Quili.AI’s organizers framed the project as a reminder that every casual AI query has an environmental footprint—one that might be easy to ignore if you are thousands of miles away. Lorena Antiman, representing Corporación NGEN, said the goal was to spotlight the “hidden water footprint behind AI prompting” and to encourage more mindful use. Her point wasn’t that AI should be abandoned; instead, she argued that the rise of effortless querying should come with increased awareness. It is a perspective increasingly echoed in academic research, which has begun to quantify the water and energy costs of large-scale model training and inference.

Interestingly, some of the questions the volunteers fielded came faster than others. Local cultural queries—like how to make sopaipillas—were answered quickly. When they didn’t know something, volunteers roamed the community center looking for someone who did. The process had a certain charm, almost a reminder of how knowledge once traveled in tight‑knit communities before automation filled the gaps. It raises a subtle question: just because we can get instant answers from AI, should we?

The backdrop here is heavier. Chile has faced more than a decade of severe drought, which experts say has contributed to a series of destructive wildfires.
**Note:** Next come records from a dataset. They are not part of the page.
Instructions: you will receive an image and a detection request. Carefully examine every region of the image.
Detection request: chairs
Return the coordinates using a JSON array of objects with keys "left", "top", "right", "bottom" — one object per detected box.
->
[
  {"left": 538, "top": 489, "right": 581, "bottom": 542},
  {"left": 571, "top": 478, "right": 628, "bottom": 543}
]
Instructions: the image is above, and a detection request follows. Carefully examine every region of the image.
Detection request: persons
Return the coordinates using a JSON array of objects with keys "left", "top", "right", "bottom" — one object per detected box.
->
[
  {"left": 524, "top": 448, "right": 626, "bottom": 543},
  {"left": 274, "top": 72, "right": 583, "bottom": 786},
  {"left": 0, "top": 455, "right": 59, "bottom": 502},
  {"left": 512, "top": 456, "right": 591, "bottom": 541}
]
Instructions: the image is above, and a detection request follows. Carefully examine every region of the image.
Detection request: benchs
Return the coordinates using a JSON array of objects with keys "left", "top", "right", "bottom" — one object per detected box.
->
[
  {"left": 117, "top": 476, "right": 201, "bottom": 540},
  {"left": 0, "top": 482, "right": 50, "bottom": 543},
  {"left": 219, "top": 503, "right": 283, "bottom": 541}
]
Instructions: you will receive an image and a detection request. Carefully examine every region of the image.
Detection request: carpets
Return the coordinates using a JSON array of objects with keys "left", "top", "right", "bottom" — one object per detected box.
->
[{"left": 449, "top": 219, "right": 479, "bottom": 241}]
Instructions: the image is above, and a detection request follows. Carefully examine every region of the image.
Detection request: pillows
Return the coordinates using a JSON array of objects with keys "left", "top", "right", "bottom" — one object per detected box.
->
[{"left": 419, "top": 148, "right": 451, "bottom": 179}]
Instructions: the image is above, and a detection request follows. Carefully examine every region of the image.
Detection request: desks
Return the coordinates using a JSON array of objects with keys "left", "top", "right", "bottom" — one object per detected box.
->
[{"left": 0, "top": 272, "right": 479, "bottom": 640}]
Water scarcity is not a hypothetical concern. And in drought‑prone regions, data centers are drawing fresh scrutiny for the water they use in cooling systems. Not every facility uses water, of course. Some rely solely on air‑cooling or other methods. But enough do that the debate persists.

Tech giants have already staked their claims in the greater Santiago area. Amazon, Microsoft, and Google are among the companies that have built or planned major data centers there. Google, for instance, has touted its Quilicura facility—launched in 2015—as the most energy‑efficient data center in Latin America. The company has also pointed to investments in wetlands restoration and irrigation near the Maipo River basin. That said, a separate Google project near Santiago faced a court challenge over water usage, showing how fraught the issue has become. Community skepticism doesn’t always disappear just because a company publishes sustainability stats or funds conservation work.

The Quili.AI stunt reflects a growing global narrative: the need to reconcile AI advancement with its environmental footprint. Industry leaders often highlight efficiency improvements, and they are not wrong—per‑compute efficiency has improved dramatically over the past decade. Yet total demand keeps growing faster. AI’s resource curve bends upward even as chips and cooling systems improve. This is why small, symbolic gestures like a human‑run chatbot resonate. They hint at the scale of the invisible machinery behind each prompt.

For businesses watching from afar, especially those operating or relying on cloud services, the Quili.AI project may feel like a fringe demonstration. But its themes are creeping into regulatory discussions, stakeholder expectations, and sustainability reporting frameworks. Enterprises that deploy AI at scale will likely face more pressure to account for—or even measure—the water and energy tied to their usage. Could demand‑side transparency become part of enterprise AI governance? It is not impossible.

This may be the unexpected power of a human‑drawn sloth in a pile of snowballs. It is an odd little artifact that hints at a larger question: in a world chasing ever‑faster digital experiences, how often do we pause to think about the real‑world resources enabling them?